WORKING DATA |
'''

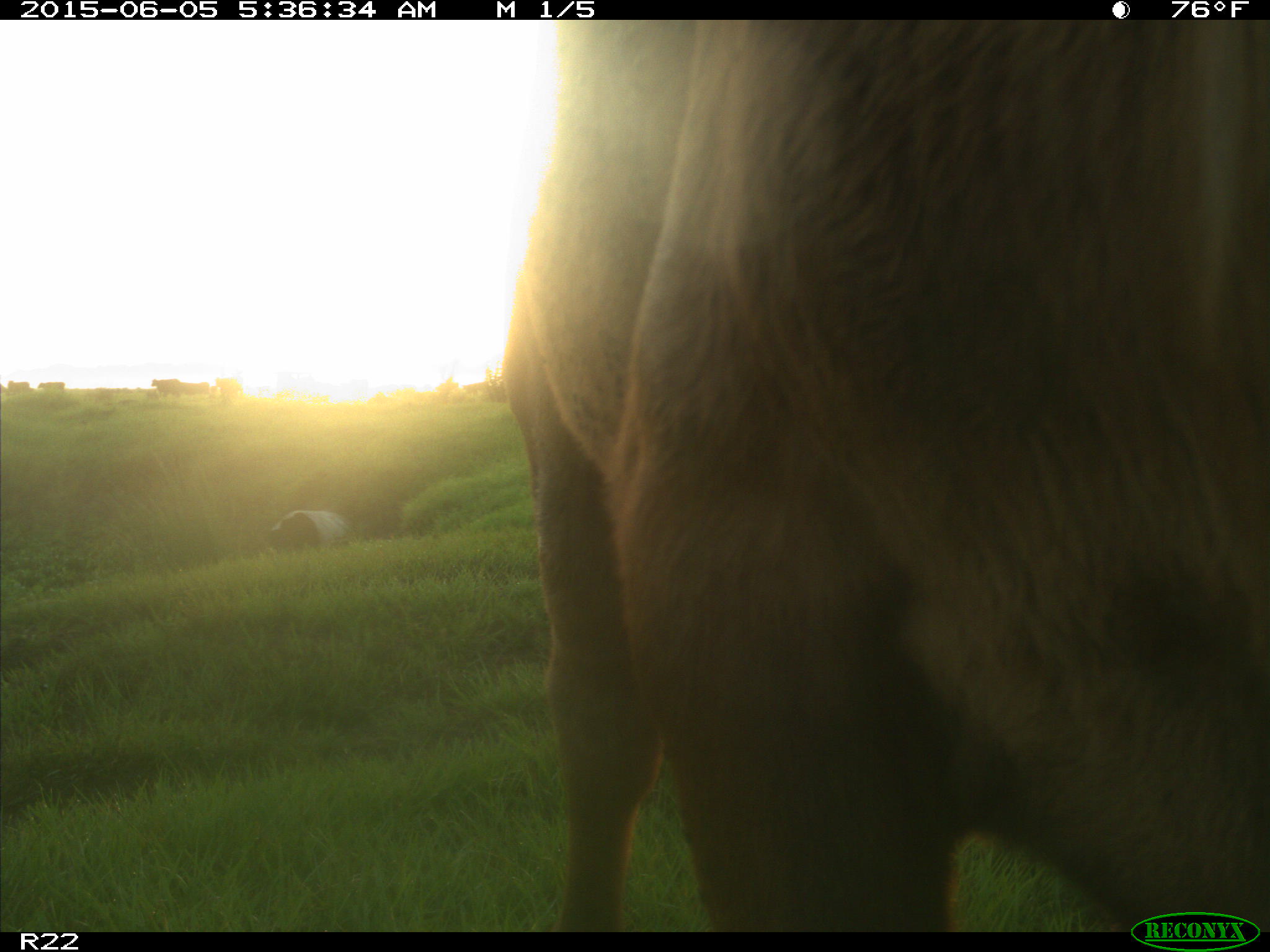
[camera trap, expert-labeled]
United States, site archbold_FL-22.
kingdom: Animalia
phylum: Chordata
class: Mammalia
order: Artiodactyla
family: Bovidae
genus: Bos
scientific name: Bos taurus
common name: domestic cow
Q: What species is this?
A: Bos taurus (domestic cow).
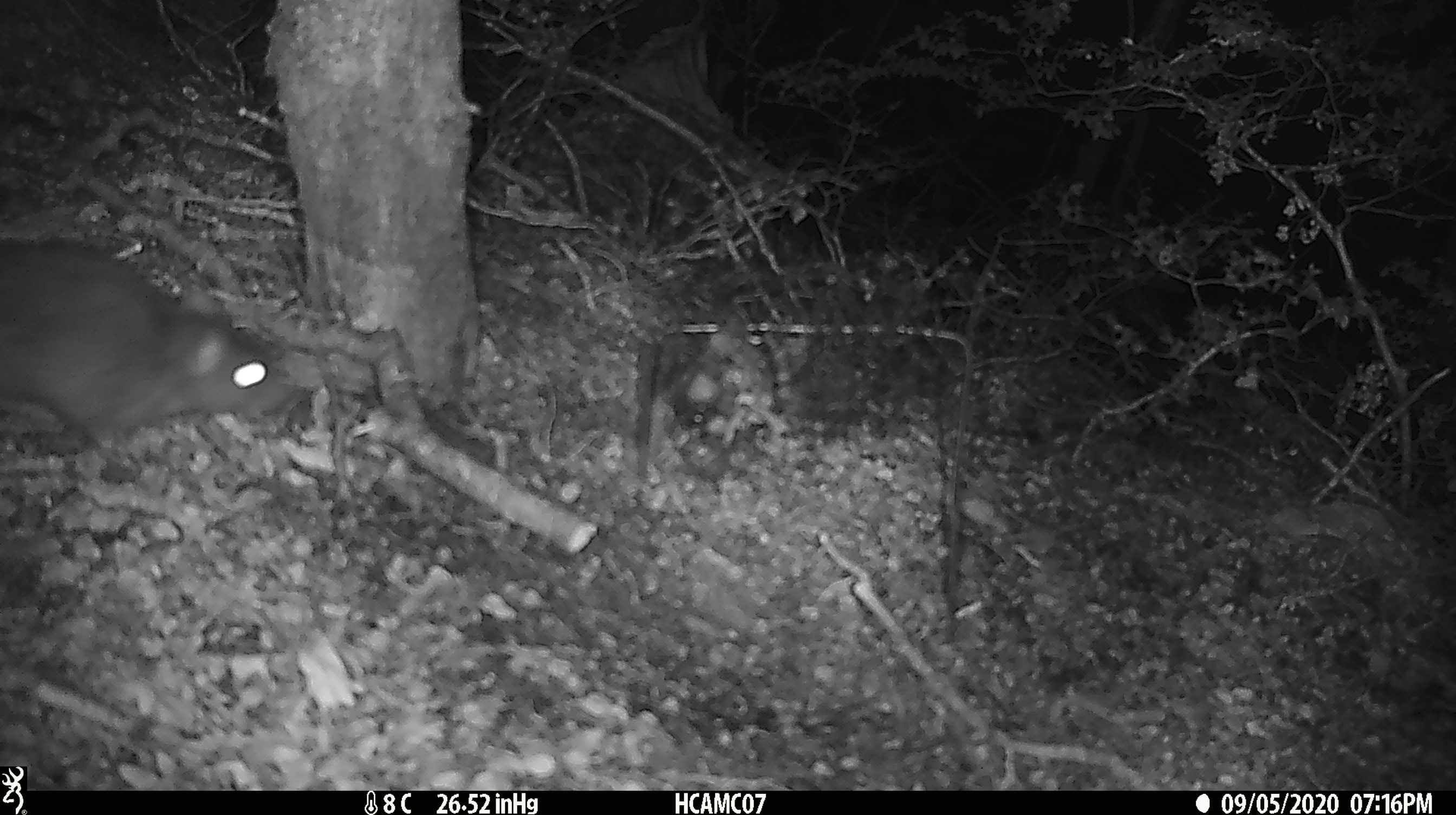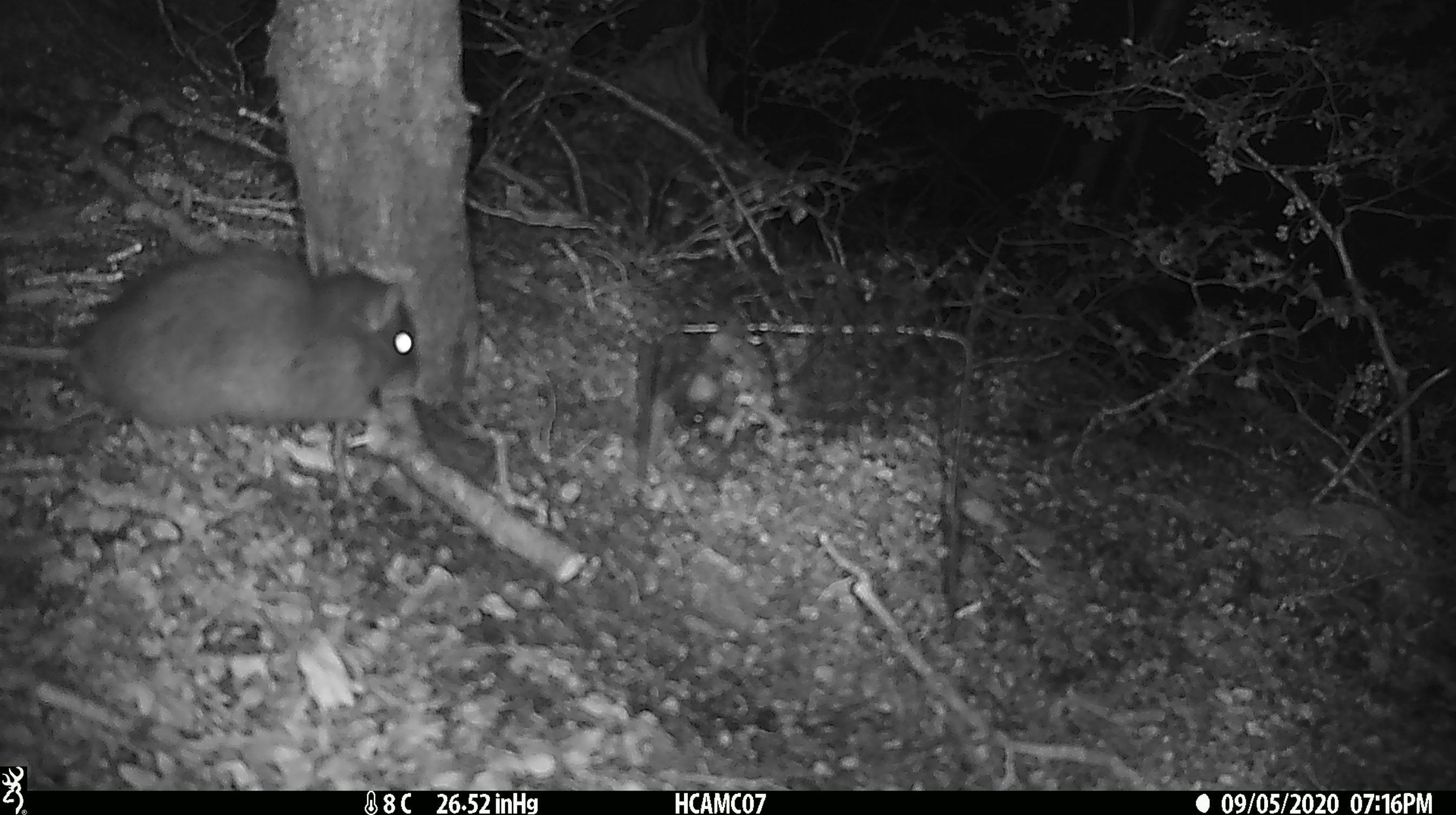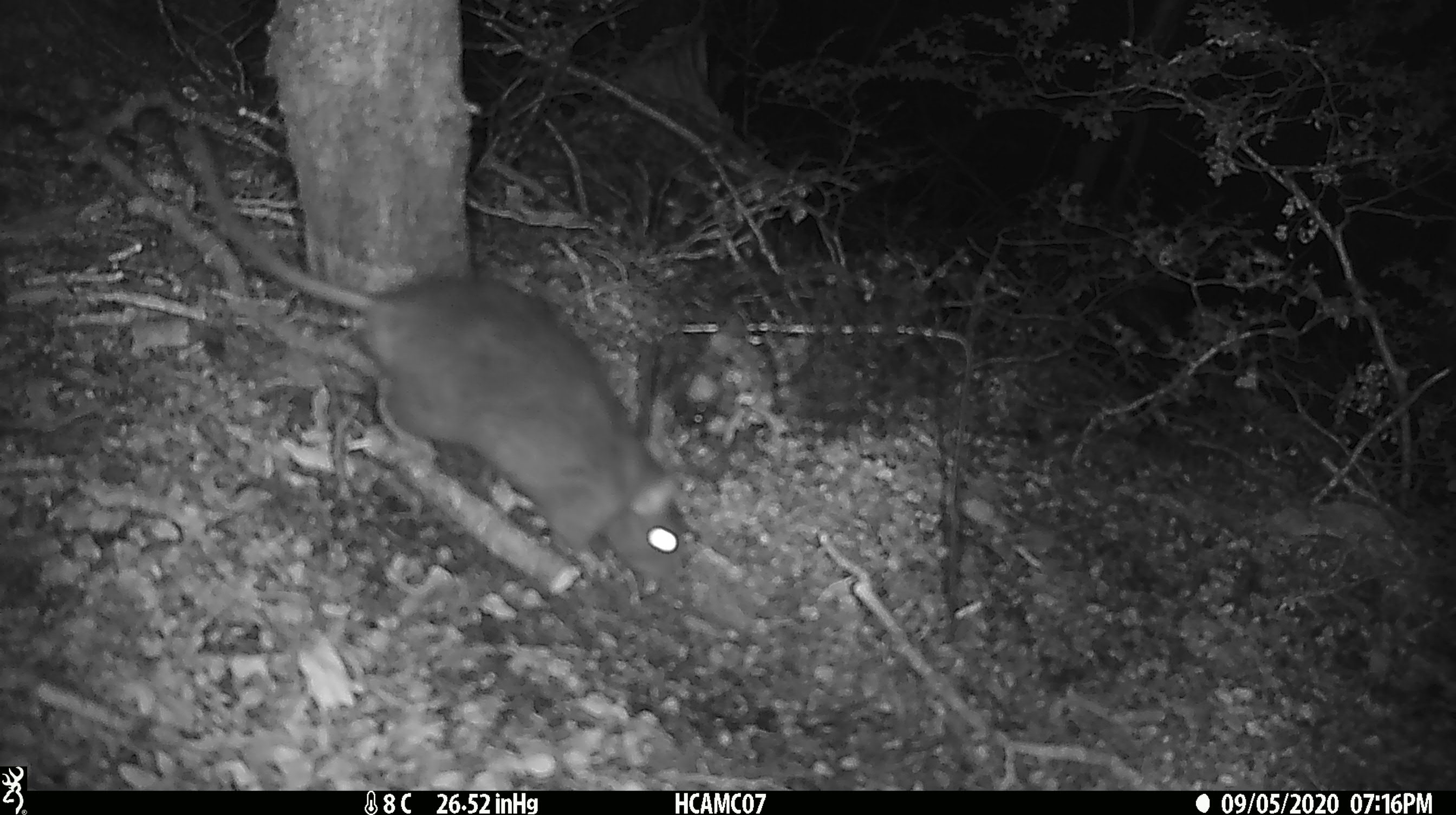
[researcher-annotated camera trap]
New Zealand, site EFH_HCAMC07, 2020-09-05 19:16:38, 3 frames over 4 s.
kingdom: Animalia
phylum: Chordata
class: Mammalia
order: Rodentia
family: Muridae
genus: Rattus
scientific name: Rattus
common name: rat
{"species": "rat (Rattus)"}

'''

BRIEF | Look for the line that contains "New Zealand, site" in the listing above. Set down that line and each line after it, ending with the last one.

ANSWER BELOW |
New Zealand, site EFH_HCAMC07, 2020-09-05 19:16:38, 3 frames over 4 s.
kingdom: Animalia
phylum: Chordata
class: Mammalia
order: Rodentia
family: Muridae
genus: Rattus
scientific name: Rattus
common name: rat
{"species": "rat (Rattus)"}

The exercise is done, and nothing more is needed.